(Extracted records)
►

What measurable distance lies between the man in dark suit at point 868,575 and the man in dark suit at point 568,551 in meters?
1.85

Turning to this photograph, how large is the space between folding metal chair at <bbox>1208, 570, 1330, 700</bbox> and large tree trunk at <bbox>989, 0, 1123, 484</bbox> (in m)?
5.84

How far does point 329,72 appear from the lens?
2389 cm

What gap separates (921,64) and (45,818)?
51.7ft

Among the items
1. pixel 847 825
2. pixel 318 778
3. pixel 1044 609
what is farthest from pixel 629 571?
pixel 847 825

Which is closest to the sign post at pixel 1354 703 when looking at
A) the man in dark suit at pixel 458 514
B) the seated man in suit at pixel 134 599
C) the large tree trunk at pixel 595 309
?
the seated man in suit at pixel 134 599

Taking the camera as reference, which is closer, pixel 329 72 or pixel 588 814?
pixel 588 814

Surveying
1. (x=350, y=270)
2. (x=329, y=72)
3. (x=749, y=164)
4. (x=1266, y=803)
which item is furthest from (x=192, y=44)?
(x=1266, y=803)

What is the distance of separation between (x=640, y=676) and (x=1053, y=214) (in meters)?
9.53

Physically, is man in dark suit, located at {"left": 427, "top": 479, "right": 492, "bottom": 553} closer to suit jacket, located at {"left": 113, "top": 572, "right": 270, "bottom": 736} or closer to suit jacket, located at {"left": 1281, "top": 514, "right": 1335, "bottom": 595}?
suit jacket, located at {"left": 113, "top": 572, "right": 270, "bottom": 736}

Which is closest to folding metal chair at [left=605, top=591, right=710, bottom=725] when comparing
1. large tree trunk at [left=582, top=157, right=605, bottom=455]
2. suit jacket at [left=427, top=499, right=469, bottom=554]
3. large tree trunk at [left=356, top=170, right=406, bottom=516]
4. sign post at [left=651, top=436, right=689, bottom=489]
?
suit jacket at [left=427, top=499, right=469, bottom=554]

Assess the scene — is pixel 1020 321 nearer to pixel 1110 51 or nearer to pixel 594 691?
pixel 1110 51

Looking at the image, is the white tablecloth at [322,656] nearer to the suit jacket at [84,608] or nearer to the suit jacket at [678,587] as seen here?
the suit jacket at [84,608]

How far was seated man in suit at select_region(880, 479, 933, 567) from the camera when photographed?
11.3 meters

◄

Please edit the material above by swapping "folding metal chair" for "folding steel chair" wherever it occurs, leaving everything else untouched.

Answer for the task:
What measurable distance lies between the man in dark suit at point 868,575 and the man in dark suit at point 568,551 in meters?
1.85

Turning to this photograph, how large is the space between folding steel chair at <bbox>1208, 570, 1330, 700</bbox> and large tree trunk at <bbox>989, 0, 1123, 484</bbox> (in m)?
5.84

How far does point 329,72 appear from the lens?
2389 cm

What gap separates (921,64) and (45,818)?
51.7ft

Among the items
1. pixel 847 825
2. pixel 318 778
3. pixel 1044 609
what is farthest from pixel 629 571?
pixel 847 825

Which is closest to the sign post at pixel 1354 703 when looking at
A) the man in dark suit at pixel 458 514
B) the seated man in suit at pixel 134 599
C) the large tree trunk at pixel 595 309
?
the seated man in suit at pixel 134 599

Taking the camera as reference, which is closer, pixel 329 72 or pixel 588 814?
pixel 588 814

Surveying
1. (x=350, y=270)
2. (x=329, y=72)
3. (x=749, y=164)
4. (x=1266, y=803)
which item is furthest from (x=192, y=44)?
(x=1266, y=803)

What is the distance of separation between (x=640, y=676) and (x=1053, y=214) (in meters)?
9.53

Physically, is man in dark suit, located at {"left": 427, "top": 479, "right": 492, "bottom": 553} closer to suit jacket, located at {"left": 113, "top": 572, "right": 270, "bottom": 736} or closer to suit jacket, located at {"left": 1281, "top": 514, "right": 1335, "bottom": 595}?
suit jacket, located at {"left": 113, "top": 572, "right": 270, "bottom": 736}

Which is closest to folding steel chair at [left=605, top=591, right=710, bottom=725] when comparing
1. large tree trunk at [left=582, top=157, right=605, bottom=455]
2. suit jacket at [left=427, top=499, right=469, bottom=554]
3. large tree trunk at [left=356, top=170, right=406, bottom=516]
4. sign post at [left=651, top=436, right=689, bottom=489]
?
suit jacket at [left=427, top=499, right=469, bottom=554]

Assess the scene — is pixel 1020 321 nearer to pixel 1110 51 or nearer to pixel 594 691?
pixel 1110 51

Looking at the image, is the white tablecloth at [322,656] nearer to the suit jacket at [84,608] or nearer to the suit jacket at [678,587] as seen here?
the suit jacket at [84,608]

How far was seated man in suit at select_region(880, 479, 933, 567) from the camera when photographed?
11.3 meters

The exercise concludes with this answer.